Мыслимя объяснила Хану всю тайну происшествия, призванный Хамид
дополнил догадки.
Хан простил его, назвал отцом своим и вместе с Хамидом и своей Хадыней
Мыслимя оплакал судьбу Эмина и Гюль-бухары.
XV
- Что ж сталось с Эмином и Гюльбухарой? - спросил Боярин Татарина,
который взялся уже за свою тамбуру.
- Что? живут добра на Урга! А Кара-юли хадит с Бату-Хан на Русь и живи
теперь добра на Боярина господина Ростислав Глеба!
- Ах ты саламалык! - сказал Боярин, встав с места и столкнув палкой
своей с головы Татарина шитый золотом тюбетай.
- Да я тебе не дам ни экмэка,[90] ни браги,[91] покуда не отрастишь
себе бороду ниже колена!
- Иок, баба! господина! козла борода, Кара-юли Татара, не козла!
Боярин Люба не слыхал Татарского ответа: он был уже занят огромным
своим Жуком и травил им рябую зегзицу, который - бедный! - подвернув под
себя голову, катался по полу, спасая лицо и уши от острых зубов собаки.
Жук заговорил как на травле; вцепился в черные мяса несчастному дурню
Боярскому. Сам Боярин, вообразив, что он на охоте, собирался уже
сострунить[92] зверя, а Татарин с тамбурой стоял над ним как с чеканом.[93]

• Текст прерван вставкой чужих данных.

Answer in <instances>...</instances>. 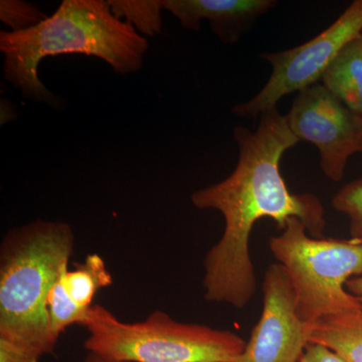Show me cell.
Wrapping results in <instances>:
<instances>
[{
    "label": "cell",
    "instance_id": "cell-1",
    "mask_svg": "<svg viewBox=\"0 0 362 362\" xmlns=\"http://www.w3.org/2000/svg\"><path fill=\"white\" fill-rule=\"evenodd\" d=\"M239 160L232 175L192 194L199 209H214L225 218L220 240L204 259V299L243 309L257 291V277L250 252L252 228L272 218L281 230L289 218H299L314 238H323L325 211L312 194H292L280 170L286 152L299 142L278 108L259 116L256 131L244 126L233 130Z\"/></svg>",
    "mask_w": 362,
    "mask_h": 362
},
{
    "label": "cell",
    "instance_id": "cell-2",
    "mask_svg": "<svg viewBox=\"0 0 362 362\" xmlns=\"http://www.w3.org/2000/svg\"><path fill=\"white\" fill-rule=\"evenodd\" d=\"M148 40L117 18L108 0H64L52 16L23 32H0L4 77L30 101L59 108L58 97L40 81V62L85 54L106 62L120 75L141 70Z\"/></svg>",
    "mask_w": 362,
    "mask_h": 362
},
{
    "label": "cell",
    "instance_id": "cell-3",
    "mask_svg": "<svg viewBox=\"0 0 362 362\" xmlns=\"http://www.w3.org/2000/svg\"><path fill=\"white\" fill-rule=\"evenodd\" d=\"M74 246L65 221H35L6 233L0 250V338L40 356L54 352L58 340L49 329L47 300Z\"/></svg>",
    "mask_w": 362,
    "mask_h": 362
},
{
    "label": "cell",
    "instance_id": "cell-4",
    "mask_svg": "<svg viewBox=\"0 0 362 362\" xmlns=\"http://www.w3.org/2000/svg\"><path fill=\"white\" fill-rule=\"evenodd\" d=\"M82 326L88 354L118 362H233L247 343L233 331L180 322L160 310L130 323L94 304Z\"/></svg>",
    "mask_w": 362,
    "mask_h": 362
},
{
    "label": "cell",
    "instance_id": "cell-5",
    "mask_svg": "<svg viewBox=\"0 0 362 362\" xmlns=\"http://www.w3.org/2000/svg\"><path fill=\"white\" fill-rule=\"evenodd\" d=\"M269 240V249L291 280L298 312L313 325L325 317L362 311L361 302L346 289L362 275V240L314 238L299 218L287 221Z\"/></svg>",
    "mask_w": 362,
    "mask_h": 362
},
{
    "label": "cell",
    "instance_id": "cell-6",
    "mask_svg": "<svg viewBox=\"0 0 362 362\" xmlns=\"http://www.w3.org/2000/svg\"><path fill=\"white\" fill-rule=\"evenodd\" d=\"M362 35V0H356L322 33L304 44L275 52H263L261 58L273 68L263 89L251 100L233 107L240 118H257L277 108L281 100L299 93L322 80L339 52Z\"/></svg>",
    "mask_w": 362,
    "mask_h": 362
},
{
    "label": "cell",
    "instance_id": "cell-7",
    "mask_svg": "<svg viewBox=\"0 0 362 362\" xmlns=\"http://www.w3.org/2000/svg\"><path fill=\"white\" fill-rule=\"evenodd\" d=\"M286 120L299 141L315 145L320 168L339 182L349 159L362 154V116L317 83L298 93Z\"/></svg>",
    "mask_w": 362,
    "mask_h": 362
},
{
    "label": "cell",
    "instance_id": "cell-8",
    "mask_svg": "<svg viewBox=\"0 0 362 362\" xmlns=\"http://www.w3.org/2000/svg\"><path fill=\"white\" fill-rule=\"evenodd\" d=\"M263 309L244 351L233 362H298L309 345L310 324L302 320L287 272L271 264L264 277Z\"/></svg>",
    "mask_w": 362,
    "mask_h": 362
},
{
    "label": "cell",
    "instance_id": "cell-9",
    "mask_svg": "<svg viewBox=\"0 0 362 362\" xmlns=\"http://www.w3.org/2000/svg\"><path fill=\"white\" fill-rule=\"evenodd\" d=\"M113 278L104 259L89 254L75 268L63 269L47 300L49 329L57 340L66 328L82 326L100 290L110 287Z\"/></svg>",
    "mask_w": 362,
    "mask_h": 362
},
{
    "label": "cell",
    "instance_id": "cell-10",
    "mask_svg": "<svg viewBox=\"0 0 362 362\" xmlns=\"http://www.w3.org/2000/svg\"><path fill=\"white\" fill-rule=\"evenodd\" d=\"M273 0H163L164 11H170L187 30H199L207 21L223 44H235L252 21L273 8Z\"/></svg>",
    "mask_w": 362,
    "mask_h": 362
},
{
    "label": "cell",
    "instance_id": "cell-11",
    "mask_svg": "<svg viewBox=\"0 0 362 362\" xmlns=\"http://www.w3.org/2000/svg\"><path fill=\"white\" fill-rule=\"evenodd\" d=\"M321 81L326 89L362 116V35L339 52Z\"/></svg>",
    "mask_w": 362,
    "mask_h": 362
},
{
    "label": "cell",
    "instance_id": "cell-12",
    "mask_svg": "<svg viewBox=\"0 0 362 362\" xmlns=\"http://www.w3.org/2000/svg\"><path fill=\"white\" fill-rule=\"evenodd\" d=\"M309 344L326 347L345 362H362V311L321 319L312 325Z\"/></svg>",
    "mask_w": 362,
    "mask_h": 362
},
{
    "label": "cell",
    "instance_id": "cell-13",
    "mask_svg": "<svg viewBox=\"0 0 362 362\" xmlns=\"http://www.w3.org/2000/svg\"><path fill=\"white\" fill-rule=\"evenodd\" d=\"M117 18L134 26L143 37H154L162 30L163 0H108Z\"/></svg>",
    "mask_w": 362,
    "mask_h": 362
},
{
    "label": "cell",
    "instance_id": "cell-14",
    "mask_svg": "<svg viewBox=\"0 0 362 362\" xmlns=\"http://www.w3.org/2000/svg\"><path fill=\"white\" fill-rule=\"evenodd\" d=\"M332 206L349 218L350 238L362 240V178L343 185L333 197Z\"/></svg>",
    "mask_w": 362,
    "mask_h": 362
},
{
    "label": "cell",
    "instance_id": "cell-15",
    "mask_svg": "<svg viewBox=\"0 0 362 362\" xmlns=\"http://www.w3.org/2000/svg\"><path fill=\"white\" fill-rule=\"evenodd\" d=\"M47 16L37 6L23 0H1L0 1V21L11 30L18 33L30 30L39 25Z\"/></svg>",
    "mask_w": 362,
    "mask_h": 362
},
{
    "label": "cell",
    "instance_id": "cell-16",
    "mask_svg": "<svg viewBox=\"0 0 362 362\" xmlns=\"http://www.w3.org/2000/svg\"><path fill=\"white\" fill-rule=\"evenodd\" d=\"M42 356L23 345L0 338V362H40Z\"/></svg>",
    "mask_w": 362,
    "mask_h": 362
},
{
    "label": "cell",
    "instance_id": "cell-17",
    "mask_svg": "<svg viewBox=\"0 0 362 362\" xmlns=\"http://www.w3.org/2000/svg\"><path fill=\"white\" fill-rule=\"evenodd\" d=\"M298 362H345L341 357L326 347L309 344Z\"/></svg>",
    "mask_w": 362,
    "mask_h": 362
},
{
    "label": "cell",
    "instance_id": "cell-18",
    "mask_svg": "<svg viewBox=\"0 0 362 362\" xmlns=\"http://www.w3.org/2000/svg\"><path fill=\"white\" fill-rule=\"evenodd\" d=\"M347 291L356 297L362 304V275L350 279L346 284Z\"/></svg>",
    "mask_w": 362,
    "mask_h": 362
},
{
    "label": "cell",
    "instance_id": "cell-19",
    "mask_svg": "<svg viewBox=\"0 0 362 362\" xmlns=\"http://www.w3.org/2000/svg\"><path fill=\"white\" fill-rule=\"evenodd\" d=\"M16 113V109L13 108V105L8 102V100H2L1 101V125L6 124L7 113Z\"/></svg>",
    "mask_w": 362,
    "mask_h": 362
},
{
    "label": "cell",
    "instance_id": "cell-20",
    "mask_svg": "<svg viewBox=\"0 0 362 362\" xmlns=\"http://www.w3.org/2000/svg\"><path fill=\"white\" fill-rule=\"evenodd\" d=\"M78 362H118L110 361V359L104 358V357L98 356L96 354H88L84 359Z\"/></svg>",
    "mask_w": 362,
    "mask_h": 362
}]
</instances>
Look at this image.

Только Глебовна, взглянув с сожалением на жертву забавы отцовской,
торопилась выйти из светлицы.
До какой степени бывает иногда человек унижен! Но часто это же унижение
служит к возвышению его. Представьте себе, что судьба, схватив его как мяч,
хочет бросить под облака, - не правда ли, что для исполнения этой воли своей
она должна размахнуться, опустить руку свою почти до земли и потом уже
вскинуть - и вот человек, коснувшись лицом до праха, быстро летит в вышину,
летит... разумеется, с тем, чтоб возвратиться на землю, в землю и т. д., но
если кто тяжел и у кого в голове нет парашюта, то возвращение его к земле
еще быстрее, еще скорее, нежели полет под облака. Вообще падать скучно.
Травля еще не совсем кончилась, когда пришли сказать Боярину, что в
село приехал Княжеский гонец с письмом. Гонца призвали к Боярину. И стал
читать гонец:
- "Князь Мстислав Мстиславич, старый, Галицкий, посылает ко всем
отчинам Князей, Бояром их и Дворяном, и нищим, и сильным, и худым, и
простьцем, и ко всем людям, наряд и весть: не держати у собе отроча, сына
Воеводы Ноугорочького Ивора, Иву, иже есть взрастом малый, плечами велики,
лицом рябый, нелепый, очима малы, точию бо слепы, чермная Ягодина на челе,
другая большая у левого ока. И кто укажет или приведет крестного сына
Княжеского, тому дастся во отчину село Княжеское и златых гривен десять".
- Не ведаю такого ни в дому моем, ни в деревне моей, - отвечал Боярин
гонцу, загородив собою дурня рябую зегзицу.
Гонец отправился далее, объявлять Княжеский наряд отчинам Князей,
Боярам, Дворянам, нищим, сильным и худым...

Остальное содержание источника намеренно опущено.